═══ Extracted material

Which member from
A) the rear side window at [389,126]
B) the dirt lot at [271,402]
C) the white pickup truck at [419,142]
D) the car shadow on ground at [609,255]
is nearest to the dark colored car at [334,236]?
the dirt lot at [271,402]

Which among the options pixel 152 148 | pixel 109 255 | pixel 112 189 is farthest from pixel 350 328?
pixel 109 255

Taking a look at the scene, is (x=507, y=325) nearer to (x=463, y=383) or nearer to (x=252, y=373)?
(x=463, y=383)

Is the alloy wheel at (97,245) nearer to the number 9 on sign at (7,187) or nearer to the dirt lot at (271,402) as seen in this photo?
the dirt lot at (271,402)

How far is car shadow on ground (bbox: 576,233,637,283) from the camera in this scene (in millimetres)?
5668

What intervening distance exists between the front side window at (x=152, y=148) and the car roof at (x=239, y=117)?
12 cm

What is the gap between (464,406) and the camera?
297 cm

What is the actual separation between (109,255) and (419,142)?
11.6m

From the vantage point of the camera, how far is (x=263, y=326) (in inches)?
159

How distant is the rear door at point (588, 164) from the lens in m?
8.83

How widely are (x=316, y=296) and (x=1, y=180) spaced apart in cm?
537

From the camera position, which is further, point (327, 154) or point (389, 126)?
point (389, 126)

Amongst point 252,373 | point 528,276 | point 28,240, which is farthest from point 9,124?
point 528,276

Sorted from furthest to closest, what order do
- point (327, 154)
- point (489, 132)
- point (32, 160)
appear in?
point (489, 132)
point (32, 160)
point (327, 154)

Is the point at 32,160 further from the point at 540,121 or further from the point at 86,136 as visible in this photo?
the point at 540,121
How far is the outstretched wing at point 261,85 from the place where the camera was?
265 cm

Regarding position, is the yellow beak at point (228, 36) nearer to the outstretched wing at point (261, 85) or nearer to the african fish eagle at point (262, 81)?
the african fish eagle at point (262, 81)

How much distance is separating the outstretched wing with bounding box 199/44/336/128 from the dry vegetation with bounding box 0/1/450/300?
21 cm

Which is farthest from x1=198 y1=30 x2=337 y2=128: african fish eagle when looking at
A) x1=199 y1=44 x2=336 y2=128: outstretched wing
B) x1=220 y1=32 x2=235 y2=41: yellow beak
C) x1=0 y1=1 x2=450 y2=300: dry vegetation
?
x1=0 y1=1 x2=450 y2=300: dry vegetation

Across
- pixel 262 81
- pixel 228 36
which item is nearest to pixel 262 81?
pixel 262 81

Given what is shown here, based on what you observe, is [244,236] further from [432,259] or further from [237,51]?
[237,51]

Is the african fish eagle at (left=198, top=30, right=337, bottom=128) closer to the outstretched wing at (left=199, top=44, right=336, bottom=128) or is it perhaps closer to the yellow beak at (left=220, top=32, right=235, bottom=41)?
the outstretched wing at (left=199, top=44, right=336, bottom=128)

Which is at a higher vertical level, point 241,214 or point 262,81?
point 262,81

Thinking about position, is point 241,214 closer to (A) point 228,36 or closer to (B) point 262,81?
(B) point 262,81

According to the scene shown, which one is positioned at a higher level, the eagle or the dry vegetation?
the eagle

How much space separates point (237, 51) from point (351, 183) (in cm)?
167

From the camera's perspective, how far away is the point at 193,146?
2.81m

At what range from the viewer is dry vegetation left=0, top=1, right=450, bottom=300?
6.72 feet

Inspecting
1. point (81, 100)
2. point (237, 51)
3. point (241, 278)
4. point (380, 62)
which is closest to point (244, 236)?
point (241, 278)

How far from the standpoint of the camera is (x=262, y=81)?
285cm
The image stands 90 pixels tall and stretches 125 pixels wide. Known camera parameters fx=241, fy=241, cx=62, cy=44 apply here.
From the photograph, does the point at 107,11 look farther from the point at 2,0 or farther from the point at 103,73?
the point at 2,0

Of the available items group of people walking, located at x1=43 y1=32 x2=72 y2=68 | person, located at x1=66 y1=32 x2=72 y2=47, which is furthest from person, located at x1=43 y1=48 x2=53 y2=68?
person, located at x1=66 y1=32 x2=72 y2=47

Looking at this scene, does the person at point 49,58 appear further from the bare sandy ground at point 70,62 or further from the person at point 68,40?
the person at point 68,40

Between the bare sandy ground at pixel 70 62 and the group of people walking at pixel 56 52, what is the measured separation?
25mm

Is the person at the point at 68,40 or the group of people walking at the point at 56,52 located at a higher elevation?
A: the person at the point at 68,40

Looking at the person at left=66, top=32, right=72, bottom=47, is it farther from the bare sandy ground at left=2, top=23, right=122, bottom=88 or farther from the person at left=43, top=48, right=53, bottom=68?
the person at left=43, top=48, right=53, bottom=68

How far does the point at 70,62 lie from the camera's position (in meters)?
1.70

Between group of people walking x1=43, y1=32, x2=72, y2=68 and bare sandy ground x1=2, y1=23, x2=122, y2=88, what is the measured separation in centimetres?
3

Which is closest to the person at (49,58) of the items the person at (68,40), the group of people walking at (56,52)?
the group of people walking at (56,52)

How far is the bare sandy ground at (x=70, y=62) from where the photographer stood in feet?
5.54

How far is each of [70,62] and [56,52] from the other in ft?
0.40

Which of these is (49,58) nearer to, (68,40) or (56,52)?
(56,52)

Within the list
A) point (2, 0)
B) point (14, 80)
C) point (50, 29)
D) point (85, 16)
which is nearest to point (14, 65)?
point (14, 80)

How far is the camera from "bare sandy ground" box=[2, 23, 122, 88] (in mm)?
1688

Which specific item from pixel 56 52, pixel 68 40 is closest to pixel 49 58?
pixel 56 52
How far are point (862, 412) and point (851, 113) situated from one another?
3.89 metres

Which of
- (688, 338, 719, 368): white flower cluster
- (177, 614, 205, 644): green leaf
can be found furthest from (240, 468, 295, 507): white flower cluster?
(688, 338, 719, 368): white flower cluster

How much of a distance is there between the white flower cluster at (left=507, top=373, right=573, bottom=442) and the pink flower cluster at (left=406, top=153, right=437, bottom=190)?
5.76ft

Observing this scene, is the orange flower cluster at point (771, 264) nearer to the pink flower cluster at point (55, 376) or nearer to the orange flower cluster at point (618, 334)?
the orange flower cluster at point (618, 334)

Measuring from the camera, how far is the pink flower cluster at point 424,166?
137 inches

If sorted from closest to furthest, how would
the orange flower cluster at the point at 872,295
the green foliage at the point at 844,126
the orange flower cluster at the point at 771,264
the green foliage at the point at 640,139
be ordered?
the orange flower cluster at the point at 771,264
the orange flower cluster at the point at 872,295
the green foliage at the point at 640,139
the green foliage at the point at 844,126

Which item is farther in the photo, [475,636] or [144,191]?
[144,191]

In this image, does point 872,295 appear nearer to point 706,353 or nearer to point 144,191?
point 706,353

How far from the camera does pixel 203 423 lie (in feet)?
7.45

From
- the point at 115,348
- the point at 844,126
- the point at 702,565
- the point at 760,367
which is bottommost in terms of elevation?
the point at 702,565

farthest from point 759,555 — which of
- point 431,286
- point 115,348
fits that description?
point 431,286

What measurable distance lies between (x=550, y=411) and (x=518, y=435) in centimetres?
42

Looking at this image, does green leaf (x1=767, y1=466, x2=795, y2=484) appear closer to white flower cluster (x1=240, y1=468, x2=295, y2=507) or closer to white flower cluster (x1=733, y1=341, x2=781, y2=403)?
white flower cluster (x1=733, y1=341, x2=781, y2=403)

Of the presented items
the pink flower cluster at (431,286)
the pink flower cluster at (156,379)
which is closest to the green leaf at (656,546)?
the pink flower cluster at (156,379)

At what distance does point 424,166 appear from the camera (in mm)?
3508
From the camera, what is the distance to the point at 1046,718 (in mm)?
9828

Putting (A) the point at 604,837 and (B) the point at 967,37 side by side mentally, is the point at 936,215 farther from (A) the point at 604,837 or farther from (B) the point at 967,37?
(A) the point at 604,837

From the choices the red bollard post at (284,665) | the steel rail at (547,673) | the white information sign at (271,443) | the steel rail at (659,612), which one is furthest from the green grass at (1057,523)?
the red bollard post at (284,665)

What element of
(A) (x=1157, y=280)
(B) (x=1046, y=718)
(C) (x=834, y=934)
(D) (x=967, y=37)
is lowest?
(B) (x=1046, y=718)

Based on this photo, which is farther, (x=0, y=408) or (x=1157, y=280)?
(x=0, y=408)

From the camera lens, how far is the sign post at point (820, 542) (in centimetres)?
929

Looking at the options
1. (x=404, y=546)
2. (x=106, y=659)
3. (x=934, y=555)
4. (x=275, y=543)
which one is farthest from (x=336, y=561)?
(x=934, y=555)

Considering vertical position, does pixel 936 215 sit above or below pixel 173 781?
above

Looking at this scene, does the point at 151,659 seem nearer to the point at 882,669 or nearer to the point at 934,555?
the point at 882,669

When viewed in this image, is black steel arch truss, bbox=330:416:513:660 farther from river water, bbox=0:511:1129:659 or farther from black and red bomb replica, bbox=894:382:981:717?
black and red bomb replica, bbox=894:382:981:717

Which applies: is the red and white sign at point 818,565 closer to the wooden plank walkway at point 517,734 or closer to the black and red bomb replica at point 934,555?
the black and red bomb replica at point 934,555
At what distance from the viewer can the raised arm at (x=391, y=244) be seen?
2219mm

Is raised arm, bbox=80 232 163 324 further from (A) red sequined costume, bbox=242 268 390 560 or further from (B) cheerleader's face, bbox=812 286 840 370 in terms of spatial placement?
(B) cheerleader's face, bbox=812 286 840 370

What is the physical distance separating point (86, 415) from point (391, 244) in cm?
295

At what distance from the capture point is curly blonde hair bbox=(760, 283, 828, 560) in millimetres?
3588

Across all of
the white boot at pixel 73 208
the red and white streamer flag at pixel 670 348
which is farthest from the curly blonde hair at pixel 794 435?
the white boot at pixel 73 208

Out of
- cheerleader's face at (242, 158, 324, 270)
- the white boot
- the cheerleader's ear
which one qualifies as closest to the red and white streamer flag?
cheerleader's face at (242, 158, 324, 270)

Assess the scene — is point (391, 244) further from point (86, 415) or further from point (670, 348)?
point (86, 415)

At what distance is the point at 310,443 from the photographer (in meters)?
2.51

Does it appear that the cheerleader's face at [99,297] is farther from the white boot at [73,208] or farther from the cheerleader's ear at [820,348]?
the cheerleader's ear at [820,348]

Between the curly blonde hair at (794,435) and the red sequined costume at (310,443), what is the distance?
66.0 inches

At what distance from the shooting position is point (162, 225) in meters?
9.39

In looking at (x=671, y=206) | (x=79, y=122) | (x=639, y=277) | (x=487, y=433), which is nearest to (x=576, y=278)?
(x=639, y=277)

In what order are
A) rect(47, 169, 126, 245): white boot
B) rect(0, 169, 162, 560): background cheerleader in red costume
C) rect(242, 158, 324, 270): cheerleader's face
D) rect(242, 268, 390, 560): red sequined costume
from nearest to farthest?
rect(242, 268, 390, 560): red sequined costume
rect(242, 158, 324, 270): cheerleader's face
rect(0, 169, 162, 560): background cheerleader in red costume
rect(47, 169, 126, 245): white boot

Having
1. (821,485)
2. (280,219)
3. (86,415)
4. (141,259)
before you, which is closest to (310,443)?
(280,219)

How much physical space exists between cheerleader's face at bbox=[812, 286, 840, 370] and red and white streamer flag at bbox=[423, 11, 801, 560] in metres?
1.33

══════

Set task = Copy out the lines word for word, starting with the one that contains "Between the bare" and ending with the one that contains "A: the person at the point at 68,40", both included.

Written solution =
Between the bare sandy ground at pixel 70 62 and the group of people walking at pixel 56 52, what is the measured separation?
25mm

Is the person at the point at 68,40 or the group of people walking at the point at 56,52 located at a higher elevation?
A: the person at the point at 68,40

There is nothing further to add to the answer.